>>>
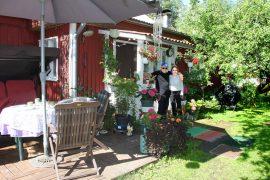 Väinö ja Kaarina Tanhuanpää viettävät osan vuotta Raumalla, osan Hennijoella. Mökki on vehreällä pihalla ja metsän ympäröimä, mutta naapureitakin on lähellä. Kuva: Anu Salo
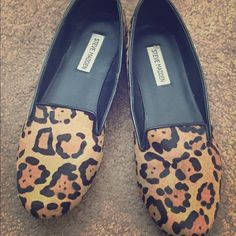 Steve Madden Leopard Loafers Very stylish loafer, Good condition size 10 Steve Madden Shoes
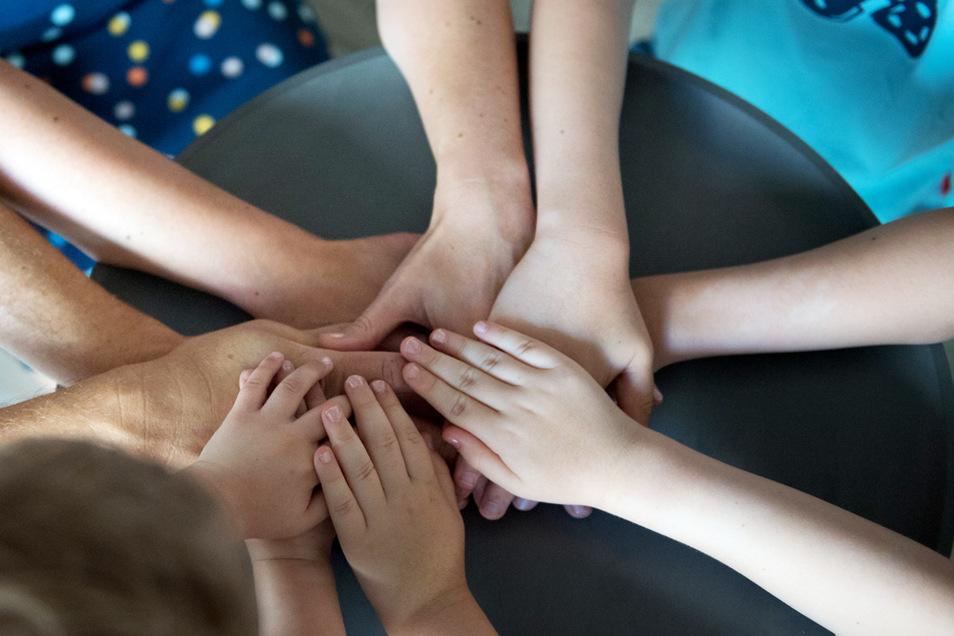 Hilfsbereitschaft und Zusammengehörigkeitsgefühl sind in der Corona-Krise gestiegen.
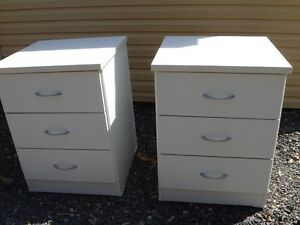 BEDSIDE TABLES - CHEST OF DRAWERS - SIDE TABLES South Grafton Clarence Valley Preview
<<<
>>>
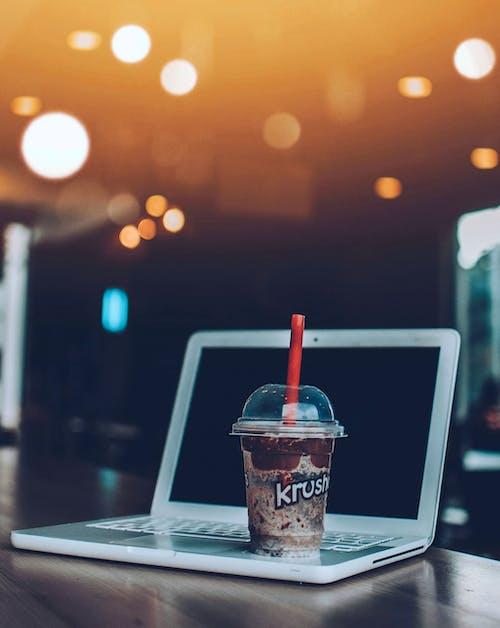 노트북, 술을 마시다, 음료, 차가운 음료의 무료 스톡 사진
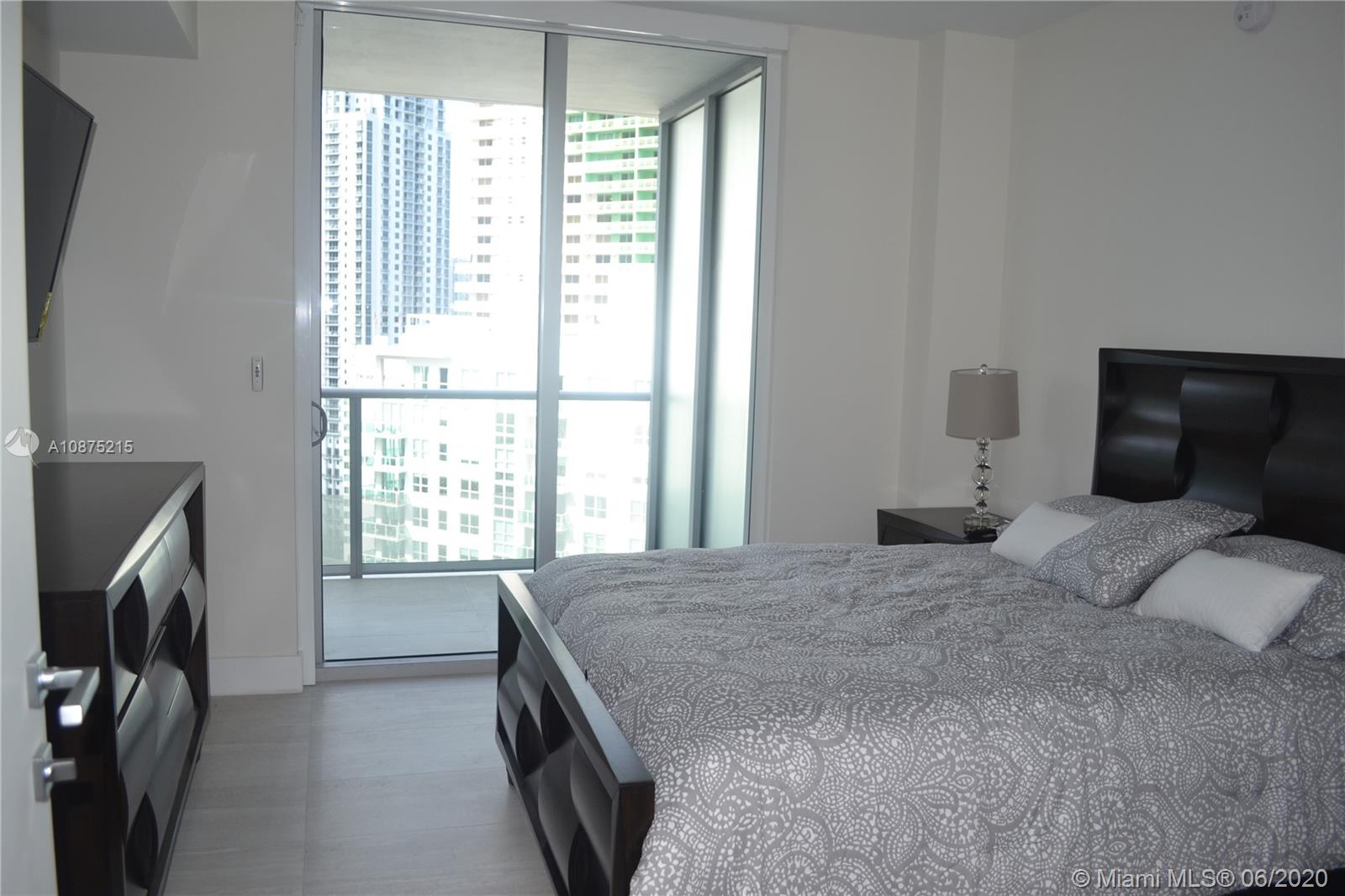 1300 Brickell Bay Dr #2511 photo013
<<<
» WHAT TO WORK ON
Give back exactly the lines of the listing above from the one that contains "Väinö ja Kaarina" up to and including the one that contains "Hilfsbereitschaft und Zusammengehörigkeitsgefühl", but not the pictures, and no other lines.

» REPLY TO THE EXERCISE
 Väinö ja Kaarina Tanhuanpää viettävät osan vuotta Raumalla, osan Hennijoella. Mökki on vehreällä pihalla ja metsän ympäröimä, mutta naapureitakin on lähellä. Kuva: Anu Salo
 Steve Madden Leopard Loafers Very stylish loafer, Good condition size 10 Steve Madden Shoes
 Hilfsbereitschaft und Zusammengehörigkeitsgefühl sind in der Corona-Krise gestiegen.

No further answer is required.